For a moment they regarded each other silently. Since the night of that fateful masquerade they had not exchanged words, except such commonplaces as were made necessary by the presence of a third person. Now they were both prepared for a final reckoning: he with stern resolve stamped upon every feature; she with desperate defiance in look and manner.
“I think,” she said, with a movement toward the portierie, “that our conversation had better be continued there.”
He bowed a stately assent, and held back the curtains while she passed into the library.
She crossed the room with slow, graceful movements, and pausing before the hearth, turned her face toward him.
Feeling to her heart’s core the humiliation brought by the knowledge that this man, her accuser, had fathomed the secret of her past love for him; with the thought of the Francoises’ threat ever before her—Leslie Warburton stood there hopeless, desolate, desperate. She had ceased to struggle with her fate. She had resolved to meet the worst, and to brave it. She was the woman without hope, but she was every inch a queen, her head haughtily poised, her face once more frozen into pallid tranquility.

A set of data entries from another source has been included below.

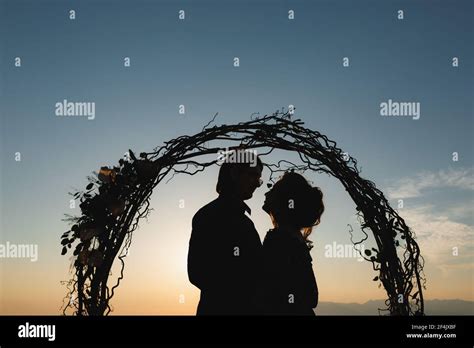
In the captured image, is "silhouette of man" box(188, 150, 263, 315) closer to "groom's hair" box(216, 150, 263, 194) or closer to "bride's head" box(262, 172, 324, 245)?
"groom's hair" box(216, 150, 263, 194)

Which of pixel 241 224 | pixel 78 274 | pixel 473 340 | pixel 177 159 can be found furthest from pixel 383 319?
pixel 78 274

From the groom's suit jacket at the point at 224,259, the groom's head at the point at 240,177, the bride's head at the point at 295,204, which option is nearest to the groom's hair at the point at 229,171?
the groom's head at the point at 240,177

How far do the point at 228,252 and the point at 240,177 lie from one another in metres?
0.43

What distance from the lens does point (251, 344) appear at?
2.70 metres

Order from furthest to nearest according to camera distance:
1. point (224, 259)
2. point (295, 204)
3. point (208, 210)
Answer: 1. point (295, 204)
2. point (208, 210)
3. point (224, 259)

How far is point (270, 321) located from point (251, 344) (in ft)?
0.51

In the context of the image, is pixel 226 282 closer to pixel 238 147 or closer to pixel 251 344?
pixel 251 344

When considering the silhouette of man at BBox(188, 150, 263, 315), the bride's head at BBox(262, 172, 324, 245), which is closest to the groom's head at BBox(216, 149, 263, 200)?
the silhouette of man at BBox(188, 150, 263, 315)

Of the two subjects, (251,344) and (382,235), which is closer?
(251,344)

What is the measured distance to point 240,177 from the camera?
3.00 m

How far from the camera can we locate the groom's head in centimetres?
300

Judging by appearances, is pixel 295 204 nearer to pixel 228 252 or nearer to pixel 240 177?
pixel 240 177

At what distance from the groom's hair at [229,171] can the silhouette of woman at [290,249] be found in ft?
0.83

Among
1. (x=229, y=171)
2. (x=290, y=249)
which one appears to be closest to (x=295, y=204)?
(x=290, y=249)
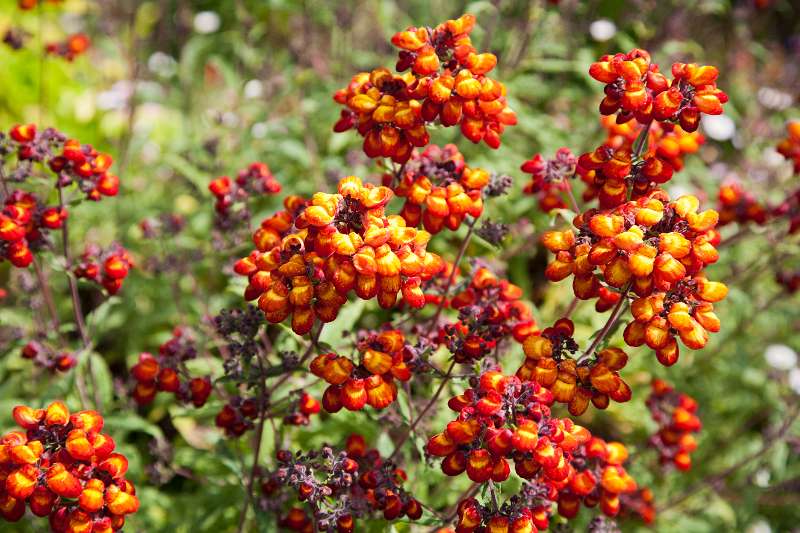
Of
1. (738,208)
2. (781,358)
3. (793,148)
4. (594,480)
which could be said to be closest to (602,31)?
(793,148)

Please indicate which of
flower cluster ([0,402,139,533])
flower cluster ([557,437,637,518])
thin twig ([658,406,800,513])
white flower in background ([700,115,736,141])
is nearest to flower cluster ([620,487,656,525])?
thin twig ([658,406,800,513])

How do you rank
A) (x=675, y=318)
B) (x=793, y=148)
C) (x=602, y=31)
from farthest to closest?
(x=602, y=31), (x=793, y=148), (x=675, y=318)

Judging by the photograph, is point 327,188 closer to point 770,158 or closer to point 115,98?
point 115,98

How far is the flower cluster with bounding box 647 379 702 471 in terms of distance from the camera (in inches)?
160

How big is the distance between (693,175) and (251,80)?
406cm

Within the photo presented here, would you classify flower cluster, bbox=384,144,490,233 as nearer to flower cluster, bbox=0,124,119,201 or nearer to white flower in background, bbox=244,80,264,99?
flower cluster, bbox=0,124,119,201

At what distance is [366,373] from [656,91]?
61.5 inches

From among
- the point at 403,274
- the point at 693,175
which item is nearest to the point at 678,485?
the point at 693,175

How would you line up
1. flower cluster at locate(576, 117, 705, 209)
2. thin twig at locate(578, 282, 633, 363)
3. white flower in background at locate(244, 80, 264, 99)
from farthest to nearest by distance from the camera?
white flower in background at locate(244, 80, 264, 99) < flower cluster at locate(576, 117, 705, 209) < thin twig at locate(578, 282, 633, 363)

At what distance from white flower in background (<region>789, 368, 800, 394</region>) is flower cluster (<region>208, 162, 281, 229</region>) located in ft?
13.5

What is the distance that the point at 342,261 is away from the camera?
2.42 meters

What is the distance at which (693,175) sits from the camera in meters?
6.39

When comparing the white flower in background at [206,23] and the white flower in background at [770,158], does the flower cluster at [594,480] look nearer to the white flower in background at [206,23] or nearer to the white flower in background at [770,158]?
the white flower in background at [770,158]

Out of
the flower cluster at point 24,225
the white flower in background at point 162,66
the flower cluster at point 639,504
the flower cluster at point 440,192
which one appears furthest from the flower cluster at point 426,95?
the white flower in background at point 162,66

Standing thus, she was calm, believing that she had drained her bitter cup to its very dregs; that Fate could have no more poisoned arrows in store for her.
Ah, if she had known that her bitterest draught was yet to be quaffed; that the deadliest wound was yet to be inflicted!
She made no effort to break the silence that fell between them; she would not aid him by a word.
Comprehending this, after a moment of waiting, he said:
“Madam, believe me, I have no desire to do you an injustice. I have purposely avoided this interview, wishing, while my dead brother remained among us, to spare you for his sake. Now, however, it is my duty to fathom the mystery in which you have chosen to envelop yourself. What have you to say?”